No, I think you are right. I suppose eating is usually a "static" acticity and very rarely challengig or rewarding (well, unless you have to eat soup with a fork, or getting rewarded through story) - so it is but the social part that keeps eating interesting. And very well put, I do love a good book - but the game has so many other premises that need to be seen to, like you said.

Wow, a formal banquet! I love that. And do you have your napkin on your lap, or do you have it tucked down your shirt like a bib? Did you pull out the chair for the lady next to you? Do you say prayers? Is your character a devout believer? Lots to work with!

There could also be an element of fear over it. Like, you know the soup is poisoned, but you don't KNOW know, for sure.

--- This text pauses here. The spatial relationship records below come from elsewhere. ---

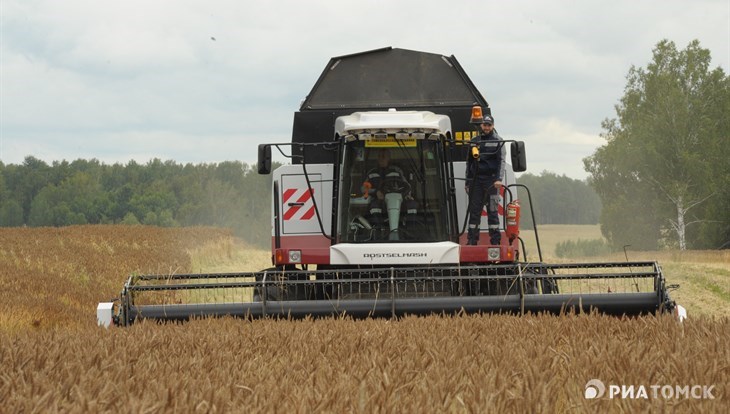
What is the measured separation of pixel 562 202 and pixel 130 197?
236 feet

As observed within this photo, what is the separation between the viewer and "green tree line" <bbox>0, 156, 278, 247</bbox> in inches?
3563

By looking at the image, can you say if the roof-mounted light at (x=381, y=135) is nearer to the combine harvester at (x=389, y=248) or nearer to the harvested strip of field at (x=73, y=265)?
the combine harvester at (x=389, y=248)

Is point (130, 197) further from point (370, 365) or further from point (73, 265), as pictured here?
point (370, 365)

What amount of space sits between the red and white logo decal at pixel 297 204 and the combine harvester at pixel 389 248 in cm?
1

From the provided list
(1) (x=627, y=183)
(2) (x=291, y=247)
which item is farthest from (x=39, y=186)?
(2) (x=291, y=247)

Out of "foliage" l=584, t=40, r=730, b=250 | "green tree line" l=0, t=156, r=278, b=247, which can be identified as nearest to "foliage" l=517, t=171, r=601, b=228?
"green tree line" l=0, t=156, r=278, b=247

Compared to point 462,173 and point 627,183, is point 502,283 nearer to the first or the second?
point 462,173

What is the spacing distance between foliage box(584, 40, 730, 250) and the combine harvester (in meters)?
35.9

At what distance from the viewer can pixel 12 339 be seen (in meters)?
6.38

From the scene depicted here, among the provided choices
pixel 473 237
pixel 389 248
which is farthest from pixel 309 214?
pixel 473 237

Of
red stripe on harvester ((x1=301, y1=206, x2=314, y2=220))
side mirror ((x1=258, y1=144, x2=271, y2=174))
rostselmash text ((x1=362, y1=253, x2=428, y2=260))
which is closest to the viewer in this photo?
rostselmash text ((x1=362, y1=253, x2=428, y2=260))

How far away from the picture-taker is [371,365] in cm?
505

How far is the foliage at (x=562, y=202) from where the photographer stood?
140 metres

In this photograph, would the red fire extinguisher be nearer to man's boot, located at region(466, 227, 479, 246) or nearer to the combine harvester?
the combine harvester
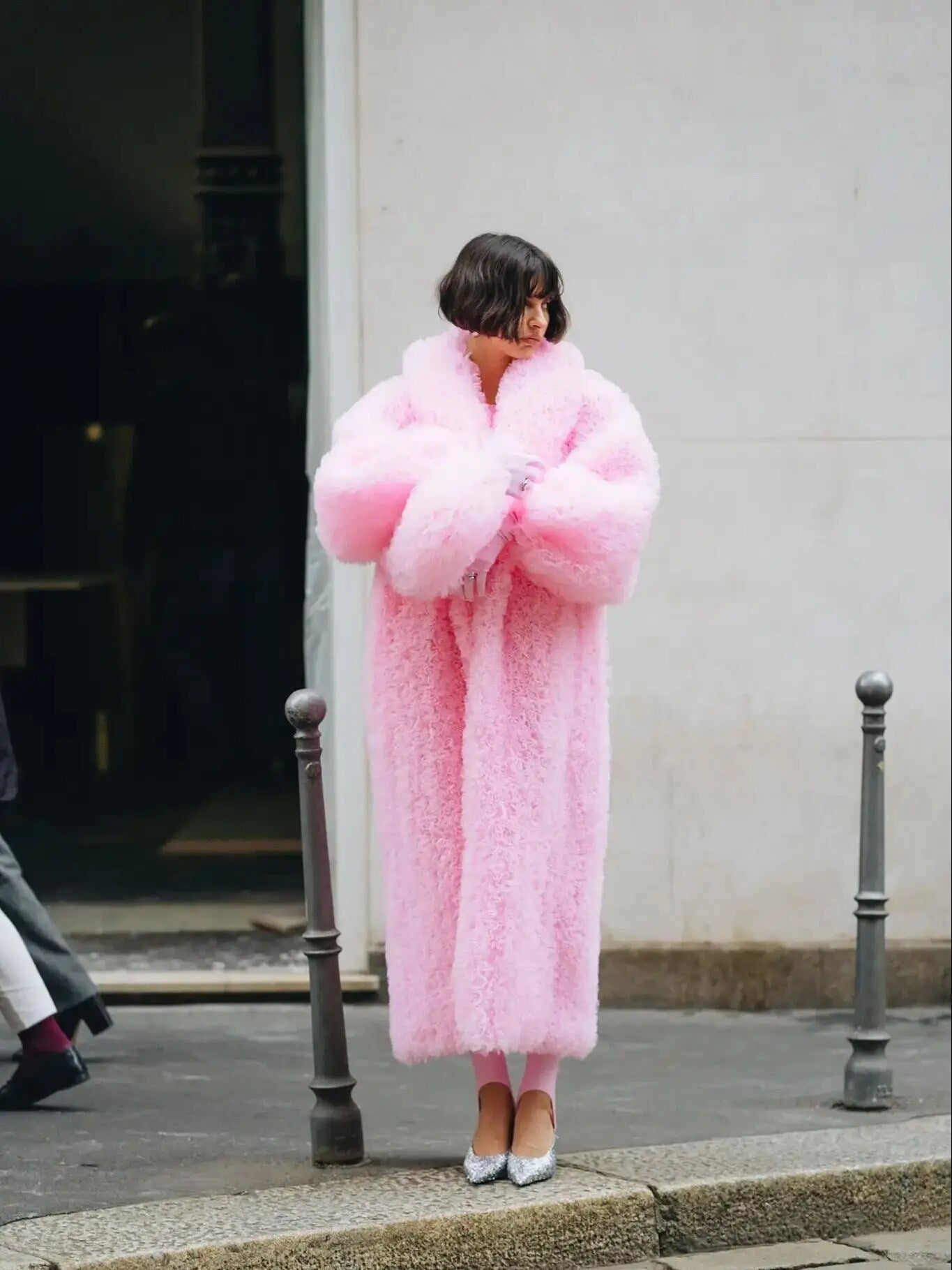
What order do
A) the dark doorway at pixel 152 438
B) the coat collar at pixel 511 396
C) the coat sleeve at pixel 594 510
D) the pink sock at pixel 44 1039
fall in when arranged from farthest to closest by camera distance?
the dark doorway at pixel 152 438
the pink sock at pixel 44 1039
the coat collar at pixel 511 396
the coat sleeve at pixel 594 510

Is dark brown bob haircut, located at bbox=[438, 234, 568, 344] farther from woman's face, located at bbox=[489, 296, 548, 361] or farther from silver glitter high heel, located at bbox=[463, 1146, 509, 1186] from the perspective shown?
silver glitter high heel, located at bbox=[463, 1146, 509, 1186]

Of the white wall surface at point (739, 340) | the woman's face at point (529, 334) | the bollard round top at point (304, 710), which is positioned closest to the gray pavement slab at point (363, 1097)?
the white wall surface at point (739, 340)

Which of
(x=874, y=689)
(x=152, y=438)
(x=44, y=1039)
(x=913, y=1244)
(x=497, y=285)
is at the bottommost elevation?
(x=913, y=1244)

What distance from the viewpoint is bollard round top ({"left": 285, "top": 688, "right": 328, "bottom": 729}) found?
5.29m

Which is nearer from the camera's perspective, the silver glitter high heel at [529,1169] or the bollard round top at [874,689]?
the silver glitter high heel at [529,1169]

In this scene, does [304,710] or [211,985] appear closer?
[304,710]

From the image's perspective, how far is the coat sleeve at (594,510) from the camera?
4824 millimetres

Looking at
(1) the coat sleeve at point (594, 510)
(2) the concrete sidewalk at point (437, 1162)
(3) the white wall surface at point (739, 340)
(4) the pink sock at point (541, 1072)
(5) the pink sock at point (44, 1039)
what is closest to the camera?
(2) the concrete sidewalk at point (437, 1162)

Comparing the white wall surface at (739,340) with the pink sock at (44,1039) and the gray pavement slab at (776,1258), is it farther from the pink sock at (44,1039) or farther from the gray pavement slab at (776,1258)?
the gray pavement slab at (776,1258)

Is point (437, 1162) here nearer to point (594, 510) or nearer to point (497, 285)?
point (594, 510)

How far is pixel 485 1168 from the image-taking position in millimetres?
5035

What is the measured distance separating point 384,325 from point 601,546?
2.94 metres

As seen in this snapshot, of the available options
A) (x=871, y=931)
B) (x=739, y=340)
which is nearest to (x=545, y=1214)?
(x=871, y=931)

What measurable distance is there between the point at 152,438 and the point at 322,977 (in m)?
4.08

So you can't say anything in fear of insulting the host, so you have to observe everyone around the table to see who's not eating the soup. -- And then use dialogue to ask them innocent questions to get to the bottom of it. "Are you allergic to leek, Mr. Walnut?" on which you have put Mr. Walnut on the spot! *GASP* And try to warn your friends without speaking, AND avoid eating soup yourself! Do you pretend to spill it? Do you scoop it on to the floor? Oh the challenges!

It would be harder around a campfire though, unless you had to wrestle your dinner on to a spit before cooking it. But then, again, the meal wouldn't be the interesting bit.

Could always slap on some very unsexy quicktime event of "tap A repeatedly to eat", but then I would rather go hungry to be honest.